One facet of ecotourism is the community of indigenous people who are making the transition from exploiting their countryside for personal survival, to protecting the region in which they live and creating a sustainable economy for the benefit of all its members.

Deforestation of tropical rainforests is a major issue in many under-developed countries. Locals in many such lands have found it necessary to denude their homeland to survive. They simply didn’t know about any other possibilities. Ecotourism offers a sustainable answer for such localities, and some of those communities are already making the change.

A Radical Turnaround

An example of an indigenous people moving away from a non-sustainable economy to a healthy, ecotourism attraction occurred in Uganda recently. A wildlife reserve earmarked for destruction to make way for biofuel crops was saved after a study showed that it would earn more from eco-tourism.

Plans were in place for more than 17,000 acres of a Ugandan forest described as a “wildlife jewel” by a London Times reporter to be destroyed.
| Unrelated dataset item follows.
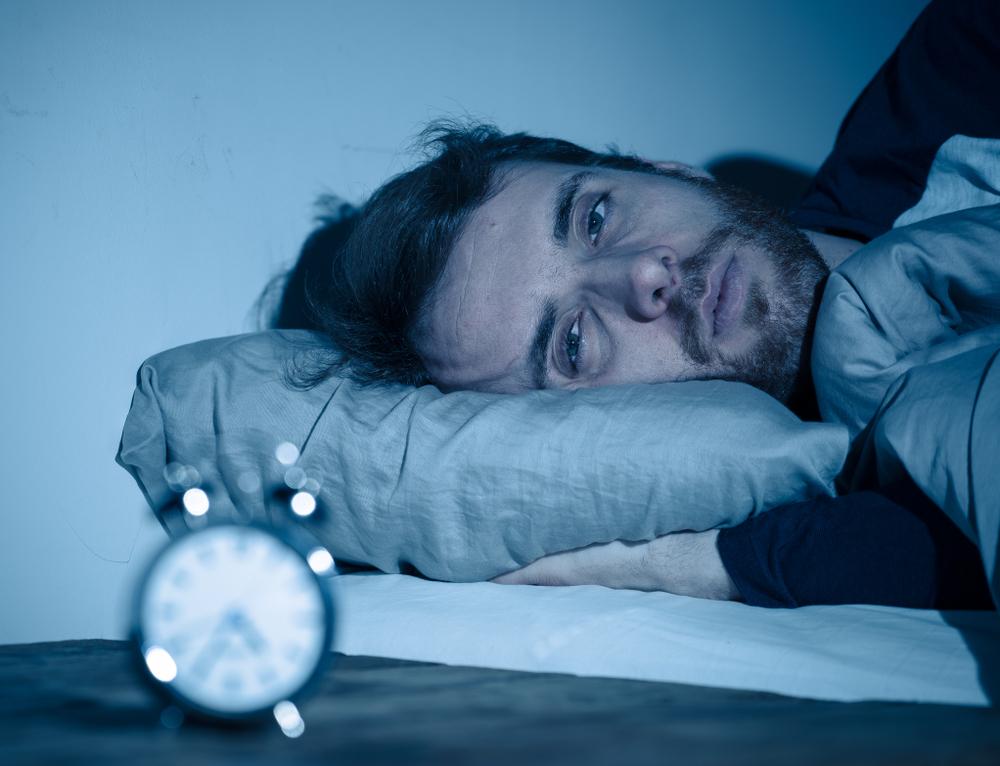 Nowe badania wskazują na korzyści wynikające ze stosowania melatoniny u chorych na COVID-19 (fot. Shutterstock)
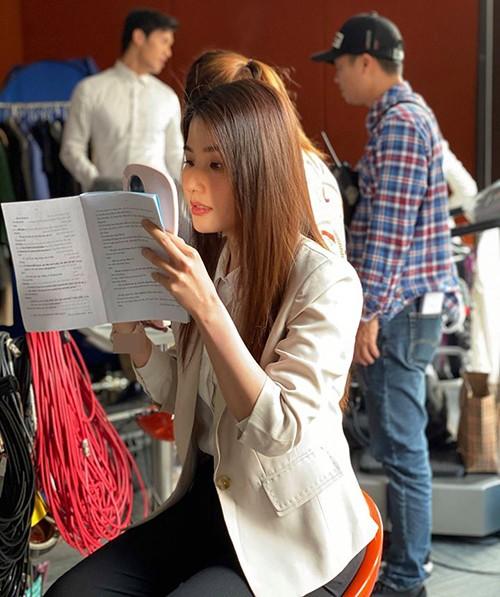 Sao Việt cắt tóc, đi quay phim... sau cách ly xã hội - ảnh 5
The Mabira Forest Reserve near Lake Victoria was slated to be leveled and replanted with sugar cane for the production of ethanol.

A study by Nature Uganda, a conservation group, showed that the financial benefits of protecting the forest, the total of which covers 74,000 acres, and encouraging eco-tourism, vastly outstripped the potential of biofuel crops.

The Nature Uganda study reported the commercial value of tourism and carbon capture in Mabira was estimated at more than $316 million a year; sugar cane production would yield a maximum of 35,784 tons over three years and be worth less than $20 million.

As a result, ecotourism in Uganda is now the country’s second-biggest magnet for foreign currency and the Mabira Forest Reserve brings in 62 per cent of income from trips to forest reserves.